Chromosomal damage as prognosis marker in cervical carcinogenesis

Cancer of the uterine cervix is the third most common cancer in women worldwide and the most common cancer among Mexican and Latin American women. Risk factors that have been associated with the development of cervical intraepithelial neoplasia suggest that Human Papillomavirus (HPV) types 16, 18, 31, and 33 entail a high risk of developing a malignancy of this type. The accumulation of genetic alterations allows the growth of neoplastic cells; chromosomal instability is an event that occurs in the precancerous stages. The candidate cancer risk biomarkers include cytogenetic endpoints, such as chromosomal aberrations, sister chromatid exchange, micronuclei, and the outcomes of comet assay and DNA breakage detection-fluorescence in situ hybridization. The patterns identified in these cytogenetic studies indicate that chromosomal instability is a transient and chromosomally unstable intermediate in the development of cervical lesions. In this context, the mechanisms that may underlie the progressive increase in genetic instability in these patients seem to be related directly to HPV infection. The studies discussed in this paper show that chromosomal instability may serve as a biomarker by predicting the progression of cervical intraepithelial neoplasia. Nevertheless, these results should be validated in larger, prospective studies.

_INFORMATION GIVEN_:
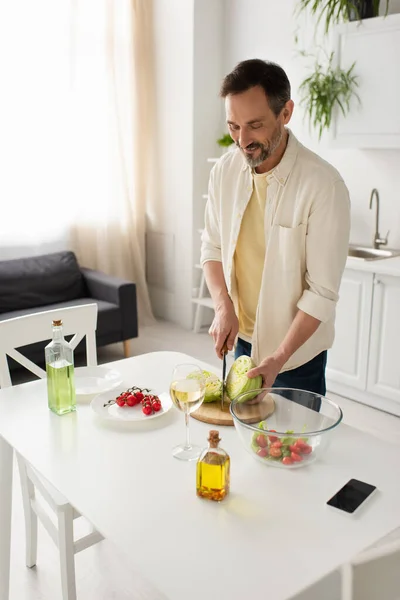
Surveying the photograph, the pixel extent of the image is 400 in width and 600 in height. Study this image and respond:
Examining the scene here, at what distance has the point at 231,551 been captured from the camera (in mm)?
1019

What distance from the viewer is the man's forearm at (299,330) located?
5.52 feet

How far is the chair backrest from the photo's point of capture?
190 centimetres

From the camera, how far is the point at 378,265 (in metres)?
3.21

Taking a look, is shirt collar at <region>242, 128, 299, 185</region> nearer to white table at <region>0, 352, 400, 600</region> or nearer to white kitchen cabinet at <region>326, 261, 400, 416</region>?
white table at <region>0, 352, 400, 600</region>

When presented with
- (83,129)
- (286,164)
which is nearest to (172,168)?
(83,129)

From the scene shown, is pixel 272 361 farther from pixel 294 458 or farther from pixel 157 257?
pixel 157 257

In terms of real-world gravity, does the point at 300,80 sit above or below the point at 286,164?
above

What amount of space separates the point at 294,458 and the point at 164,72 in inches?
166

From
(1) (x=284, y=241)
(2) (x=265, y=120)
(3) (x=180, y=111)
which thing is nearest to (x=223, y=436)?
(1) (x=284, y=241)

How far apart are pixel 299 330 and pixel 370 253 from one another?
7.25ft

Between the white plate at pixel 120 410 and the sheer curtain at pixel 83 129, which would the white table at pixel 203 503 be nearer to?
the white plate at pixel 120 410

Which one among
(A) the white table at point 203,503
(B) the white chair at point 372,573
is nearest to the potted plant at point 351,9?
(A) the white table at point 203,503

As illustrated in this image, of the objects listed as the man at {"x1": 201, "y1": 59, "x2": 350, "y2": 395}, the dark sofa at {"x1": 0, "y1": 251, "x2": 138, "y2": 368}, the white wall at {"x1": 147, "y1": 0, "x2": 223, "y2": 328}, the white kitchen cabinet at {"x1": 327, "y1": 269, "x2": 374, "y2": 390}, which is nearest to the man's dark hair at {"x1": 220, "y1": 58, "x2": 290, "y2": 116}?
the man at {"x1": 201, "y1": 59, "x2": 350, "y2": 395}

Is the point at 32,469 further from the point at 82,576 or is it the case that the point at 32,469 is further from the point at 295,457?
the point at 295,457
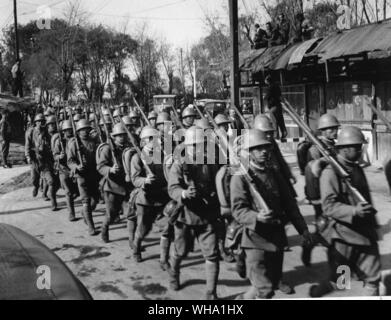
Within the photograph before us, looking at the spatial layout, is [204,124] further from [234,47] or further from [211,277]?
[234,47]

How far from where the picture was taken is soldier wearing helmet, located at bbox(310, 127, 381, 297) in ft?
14.0

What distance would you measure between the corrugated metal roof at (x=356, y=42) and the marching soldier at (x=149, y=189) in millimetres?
6565

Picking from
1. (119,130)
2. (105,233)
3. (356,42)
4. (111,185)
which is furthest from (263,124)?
(356,42)

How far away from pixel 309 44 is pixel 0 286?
38.7 ft

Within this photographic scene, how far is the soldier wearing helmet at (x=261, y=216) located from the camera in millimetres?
4215

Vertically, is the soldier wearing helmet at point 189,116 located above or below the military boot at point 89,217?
above

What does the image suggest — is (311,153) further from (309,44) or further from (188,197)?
(309,44)

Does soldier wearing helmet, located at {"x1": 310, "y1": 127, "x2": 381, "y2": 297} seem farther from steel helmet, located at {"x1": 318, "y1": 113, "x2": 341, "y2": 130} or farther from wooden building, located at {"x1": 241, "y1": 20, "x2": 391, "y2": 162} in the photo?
wooden building, located at {"x1": 241, "y1": 20, "x2": 391, "y2": 162}

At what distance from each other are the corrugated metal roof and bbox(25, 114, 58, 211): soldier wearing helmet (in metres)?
7.42

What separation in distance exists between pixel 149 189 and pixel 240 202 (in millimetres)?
2297

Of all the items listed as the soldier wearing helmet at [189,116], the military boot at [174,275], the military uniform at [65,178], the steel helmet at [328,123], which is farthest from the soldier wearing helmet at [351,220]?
the military uniform at [65,178]

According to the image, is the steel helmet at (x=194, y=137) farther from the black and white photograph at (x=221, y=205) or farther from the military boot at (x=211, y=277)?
the military boot at (x=211, y=277)
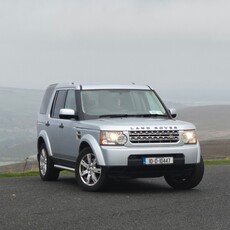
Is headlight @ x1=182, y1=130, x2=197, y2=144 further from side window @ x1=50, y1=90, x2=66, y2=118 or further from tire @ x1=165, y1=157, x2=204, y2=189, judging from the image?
side window @ x1=50, y1=90, x2=66, y2=118

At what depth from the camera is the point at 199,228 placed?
863cm

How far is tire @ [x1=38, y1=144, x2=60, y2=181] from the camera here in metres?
15.1

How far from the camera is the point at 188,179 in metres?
13.3

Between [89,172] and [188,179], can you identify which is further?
[188,179]

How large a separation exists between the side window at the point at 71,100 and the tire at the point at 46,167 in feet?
4.38

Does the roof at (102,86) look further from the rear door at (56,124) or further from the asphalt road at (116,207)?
the asphalt road at (116,207)

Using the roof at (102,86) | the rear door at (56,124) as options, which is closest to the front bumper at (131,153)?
the roof at (102,86)

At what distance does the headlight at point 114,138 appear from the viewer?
40.5ft

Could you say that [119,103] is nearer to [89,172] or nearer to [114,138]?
[114,138]

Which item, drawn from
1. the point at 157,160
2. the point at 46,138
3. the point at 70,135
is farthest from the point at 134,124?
the point at 46,138

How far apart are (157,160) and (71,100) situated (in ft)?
8.94

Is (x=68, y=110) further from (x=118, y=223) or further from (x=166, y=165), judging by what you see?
(x=118, y=223)

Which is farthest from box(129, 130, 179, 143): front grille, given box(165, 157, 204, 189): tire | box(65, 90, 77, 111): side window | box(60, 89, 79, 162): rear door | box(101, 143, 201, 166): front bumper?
box(65, 90, 77, 111): side window

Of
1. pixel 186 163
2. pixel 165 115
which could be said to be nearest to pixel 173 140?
pixel 186 163
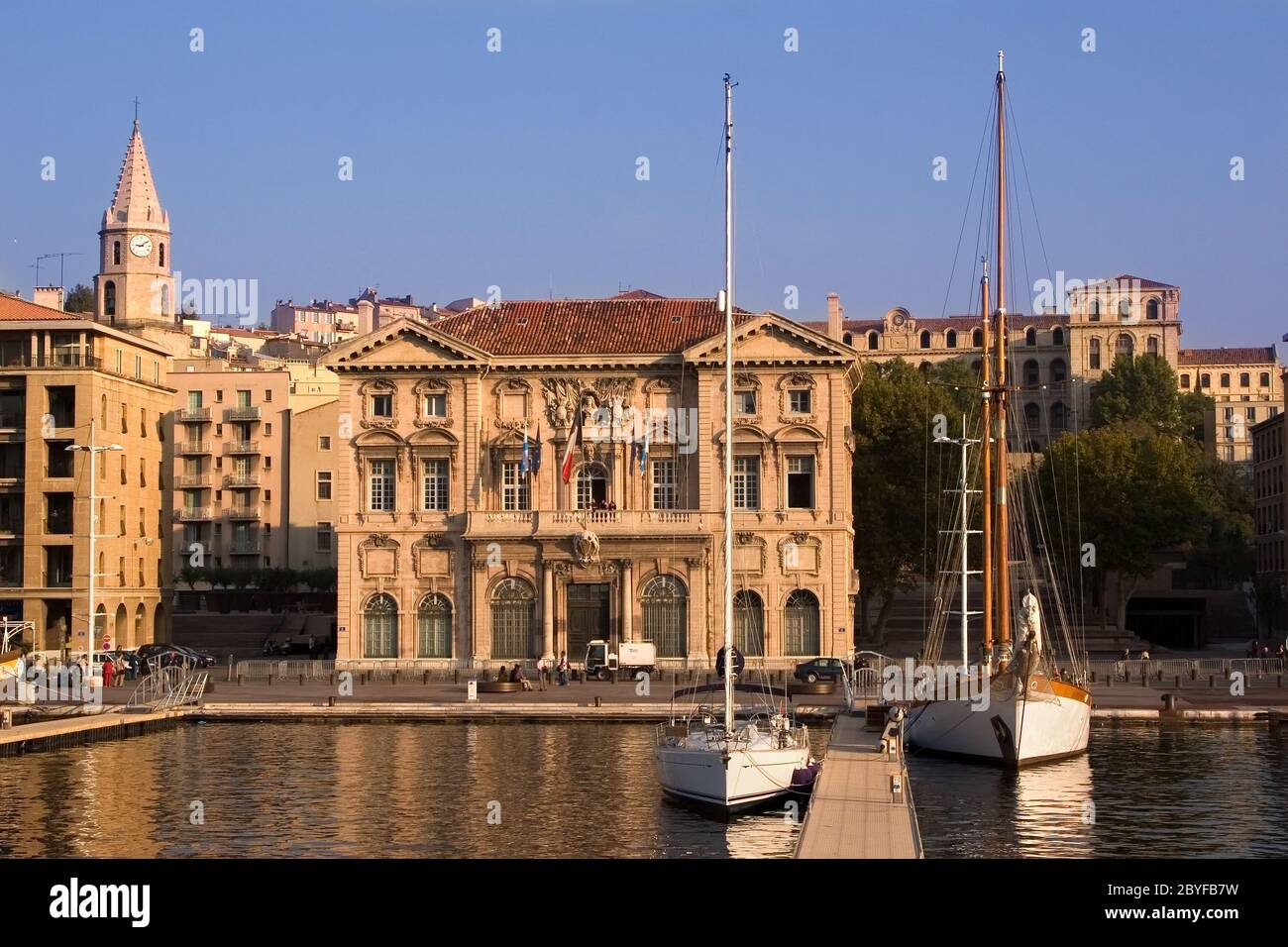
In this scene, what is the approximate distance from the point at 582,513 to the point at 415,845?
4767 centimetres

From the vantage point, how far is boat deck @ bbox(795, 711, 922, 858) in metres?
37.4

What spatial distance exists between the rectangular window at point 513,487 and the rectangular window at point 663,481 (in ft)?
20.0

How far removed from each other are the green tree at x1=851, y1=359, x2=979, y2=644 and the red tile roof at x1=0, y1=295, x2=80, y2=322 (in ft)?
144

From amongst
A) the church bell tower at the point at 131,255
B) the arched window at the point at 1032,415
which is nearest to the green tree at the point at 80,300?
the church bell tower at the point at 131,255

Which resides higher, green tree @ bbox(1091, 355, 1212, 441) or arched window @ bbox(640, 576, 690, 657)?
green tree @ bbox(1091, 355, 1212, 441)

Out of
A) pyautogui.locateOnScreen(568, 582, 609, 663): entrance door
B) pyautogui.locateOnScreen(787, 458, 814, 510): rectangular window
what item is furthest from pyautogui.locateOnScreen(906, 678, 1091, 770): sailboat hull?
pyautogui.locateOnScreen(568, 582, 609, 663): entrance door

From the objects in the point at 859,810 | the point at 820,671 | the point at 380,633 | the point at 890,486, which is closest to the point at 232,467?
the point at 380,633

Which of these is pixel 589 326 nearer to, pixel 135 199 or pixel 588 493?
pixel 588 493

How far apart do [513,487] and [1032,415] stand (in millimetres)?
113327

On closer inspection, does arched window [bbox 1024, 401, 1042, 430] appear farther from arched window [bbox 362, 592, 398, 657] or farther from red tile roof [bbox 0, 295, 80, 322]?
arched window [bbox 362, 592, 398, 657]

_YOUR OBJECTIVE_: Copy out the cervical carcinogenesis abstract above word for word, from its title through its final sentence.

_EXERCISE ANSWER_:
Chromosomal damage as prognosis marker in cervical carcinogenesis

Cancer of the uterine cervix is the third most common cancer in women worldwide and the most common cancer among Mexican and Latin American women. Risk factors that have been associated with the development of cervical intraepithelial neoplasia suggest that Human Papillomavirus (HPV) types 16, 18, 31, and 33 entail a high risk of developing a malignancy of this type. The accumulation of genetic alterations allows the growth of neoplastic cells; chromosomal instability is an event that occurs in the precancerous stages. The candidate cancer risk biomarkers include cytogenetic endpoints, such as chromosomal aberrations, sister chromatid exchange, micronuclei, and the outcomes of comet assay and DNA breakage detection-fluorescence in situ hybridization. The patterns identified in these cytogenetic studies indicate that chromosomal instability is a transient and chromosomally unstable intermediate in the development of cervical lesions. In this context, the mechanisms that may underlie the progressive increase in genetic instability in these patients seem to be related directly to HPV infection. The studies discussed in this paper show that chromosomal instability may serve as a biomarker by predicting the progression of cervical intraepithelial neoplasia. Nevertheless, these results should be validated in larger, prospective studies.